§ **Work required**
Copy out every one of the records below word for word, keeping each line and its punctuation unchanged.

§ **Recorded data**
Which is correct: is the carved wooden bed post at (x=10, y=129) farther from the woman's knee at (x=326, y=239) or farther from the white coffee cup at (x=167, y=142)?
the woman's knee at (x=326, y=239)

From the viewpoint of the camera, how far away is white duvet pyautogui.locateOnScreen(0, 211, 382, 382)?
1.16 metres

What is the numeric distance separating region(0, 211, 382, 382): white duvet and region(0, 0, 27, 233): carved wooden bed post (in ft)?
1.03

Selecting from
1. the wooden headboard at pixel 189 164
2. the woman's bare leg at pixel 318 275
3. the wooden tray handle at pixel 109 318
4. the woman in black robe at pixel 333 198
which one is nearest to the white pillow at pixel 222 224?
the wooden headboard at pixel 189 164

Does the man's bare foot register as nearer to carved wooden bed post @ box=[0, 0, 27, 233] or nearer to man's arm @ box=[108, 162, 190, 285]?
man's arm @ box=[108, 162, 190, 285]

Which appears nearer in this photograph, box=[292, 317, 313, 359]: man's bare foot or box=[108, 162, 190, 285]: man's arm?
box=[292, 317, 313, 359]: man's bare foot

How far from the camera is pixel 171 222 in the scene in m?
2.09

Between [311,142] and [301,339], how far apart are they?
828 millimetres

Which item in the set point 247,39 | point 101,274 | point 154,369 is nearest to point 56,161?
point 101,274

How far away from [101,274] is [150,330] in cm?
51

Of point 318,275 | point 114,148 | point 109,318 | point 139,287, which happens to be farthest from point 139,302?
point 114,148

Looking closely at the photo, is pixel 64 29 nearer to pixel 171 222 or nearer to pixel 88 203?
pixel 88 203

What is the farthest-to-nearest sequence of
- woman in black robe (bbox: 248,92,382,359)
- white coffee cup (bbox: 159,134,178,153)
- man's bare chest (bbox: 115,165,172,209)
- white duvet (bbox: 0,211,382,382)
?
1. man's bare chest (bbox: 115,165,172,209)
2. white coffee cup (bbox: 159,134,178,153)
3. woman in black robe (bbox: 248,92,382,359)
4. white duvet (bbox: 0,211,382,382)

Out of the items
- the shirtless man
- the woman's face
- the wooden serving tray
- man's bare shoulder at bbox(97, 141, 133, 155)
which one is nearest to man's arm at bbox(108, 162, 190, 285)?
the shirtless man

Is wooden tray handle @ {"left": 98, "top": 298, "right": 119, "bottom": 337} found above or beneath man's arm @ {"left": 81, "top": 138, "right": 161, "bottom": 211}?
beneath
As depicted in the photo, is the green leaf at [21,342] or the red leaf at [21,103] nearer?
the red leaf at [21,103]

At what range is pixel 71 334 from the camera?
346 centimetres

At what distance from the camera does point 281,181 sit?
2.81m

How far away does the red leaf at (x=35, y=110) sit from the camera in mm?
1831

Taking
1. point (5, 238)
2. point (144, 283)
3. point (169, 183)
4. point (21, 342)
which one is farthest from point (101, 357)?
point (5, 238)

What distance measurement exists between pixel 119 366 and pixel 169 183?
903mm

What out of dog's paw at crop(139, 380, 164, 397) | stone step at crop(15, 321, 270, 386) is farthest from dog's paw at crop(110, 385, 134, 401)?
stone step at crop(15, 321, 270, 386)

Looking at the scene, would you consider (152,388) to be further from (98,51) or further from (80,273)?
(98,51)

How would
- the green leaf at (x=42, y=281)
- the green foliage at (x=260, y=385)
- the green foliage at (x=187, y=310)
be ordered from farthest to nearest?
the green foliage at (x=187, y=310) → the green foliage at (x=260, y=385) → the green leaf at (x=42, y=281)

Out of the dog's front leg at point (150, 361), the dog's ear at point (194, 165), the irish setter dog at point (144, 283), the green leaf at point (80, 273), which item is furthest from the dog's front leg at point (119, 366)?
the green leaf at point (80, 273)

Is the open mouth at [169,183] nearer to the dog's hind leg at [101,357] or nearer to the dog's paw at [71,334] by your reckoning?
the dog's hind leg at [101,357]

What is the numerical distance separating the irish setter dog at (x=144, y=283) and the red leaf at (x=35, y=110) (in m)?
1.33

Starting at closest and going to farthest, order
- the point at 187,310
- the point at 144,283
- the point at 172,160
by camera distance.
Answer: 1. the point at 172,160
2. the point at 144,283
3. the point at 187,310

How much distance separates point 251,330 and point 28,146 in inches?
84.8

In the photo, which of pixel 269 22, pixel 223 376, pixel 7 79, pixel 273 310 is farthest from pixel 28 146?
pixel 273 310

§ **Reply to the task**
Which is correct: is the carved wooden bed post at (x=10, y=129) farther from the woman's knee at (x=326, y=239) or farther from the white coffee cup at (x=167, y=142)?
the woman's knee at (x=326, y=239)

From the viewpoint of the camera, how far away is white duvet pyautogui.locateOnScreen(0, 211, 382, 382)?
1.16 metres

What is the numeric distance separating region(0, 211, 382, 382): white duvet and region(0, 0, 27, 233): carved wooden bed post (in ft)?
1.03

Selecting from
1. the wooden headboard at pixel 189 164
2. the woman's bare leg at pixel 318 275
3. the wooden tray handle at pixel 109 318
4. the woman in black robe at pixel 333 198
which one is nearest to the white pillow at pixel 222 224?
the wooden headboard at pixel 189 164

Does the man's bare foot register as nearer to carved wooden bed post @ box=[0, 0, 27, 233] or nearer to man's arm @ box=[108, 162, 190, 285]?
man's arm @ box=[108, 162, 190, 285]

Which appears nearer in this photograph, box=[292, 317, 313, 359]: man's bare foot or box=[108, 162, 190, 285]: man's arm?
box=[292, 317, 313, 359]: man's bare foot

How far from the camera is pixel 171 222 in the scene in m?
2.09

Between [311,142] and [301,339], how far apart are they?
828 millimetres

Which item in the set point 247,39 | point 101,274 | point 154,369 is nearest to point 56,161?
point 101,274

How far away from [101,274] is [150,330] in cm?
51

Of point 318,275 | point 114,148 | point 109,318 | point 139,287, which happens to be farthest from point 139,302?
point 114,148

Looking closely at the photo, is pixel 64 29 nearer to pixel 171 222 or nearer to pixel 88 203?
pixel 88 203

What is the farthest-to-nearest sequence of
- woman in black robe (bbox: 248,92,382,359)
- white coffee cup (bbox: 159,134,178,153)
- man's bare chest (bbox: 115,165,172,209)
- white duvet (bbox: 0,211,382,382)
?
1. man's bare chest (bbox: 115,165,172,209)
2. white coffee cup (bbox: 159,134,178,153)
3. woman in black robe (bbox: 248,92,382,359)
4. white duvet (bbox: 0,211,382,382)

Out of the items
- the shirtless man
- the woman's face
- the wooden serving tray
- man's bare shoulder at bbox(97, 141, 133, 155)
which one is nearest to man's arm at bbox(108, 162, 190, 285)?
the shirtless man

Is wooden tray handle @ {"left": 98, "top": 298, "right": 119, "bottom": 337} found above or beneath man's arm @ {"left": 81, "top": 138, "right": 161, "bottom": 211}?
beneath
As depicted in the photo, is the green leaf at [21,342] or the red leaf at [21,103] nearer?
the red leaf at [21,103]

At what range is pixel 71 334 from the camera?
346 centimetres

At what distance from the camera does point 281,181 sit?
2.81m

How far away does the red leaf at (x=35, y=110) sit from the camera in mm?
1831

Taking
1. point (5, 238)
2. point (144, 283)
3. point (169, 183)
4. point (21, 342)
which one is farthest from point (101, 357)?
point (5, 238)

What distance measurement exists between pixel 119 366 and pixel 169 183?
903mm

What out of dog's paw at crop(139, 380, 164, 397) | stone step at crop(15, 321, 270, 386) is farthest from dog's paw at crop(110, 385, 134, 401)?
stone step at crop(15, 321, 270, 386)

Looking at the scene, would you consider (152,388) to be further from (98,51) or further from (80,273)?
(98,51)

How would
- the green leaf at (x=42, y=281)
- the green foliage at (x=260, y=385)
- the green foliage at (x=187, y=310)
be ordered from farthest to nearest?
the green foliage at (x=187, y=310) → the green foliage at (x=260, y=385) → the green leaf at (x=42, y=281)

Out of the dog's front leg at point (150, 361), the dog's ear at point (194, 165), the irish setter dog at point (144, 283), the green leaf at point (80, 273), which item is furthest from the dog's front leg at point (119, 366)?
the green leaf at point (80, 273)

Is the open mouth at [169,183] nearer to the dog's hind leg at [101,357] or nearer to the dog's paw at [71,334] by your reckoning?
the dog's hind leg at [101,357]

What is the numerical distance separating the irish setter dog at (x=144, y=283) and the red leaf at (x=35, y=110) (in m)?
1.33

Starting at closest and going to farthest, order
- the point at 187,310
- the point at 144,283
- the point at 172,160
by camera distance.
Answer: 1. the point at 172,160
2. the point at 144,283
3. the point at 187,310

How much distance separates point 251,330 and point 28,146 in inches?
84.8

In the photo, which of pixel 269 22, pixel 223 376, pixel 7 79, pixel 273 310 is farthest from pixel 28 146?
pixel 273 310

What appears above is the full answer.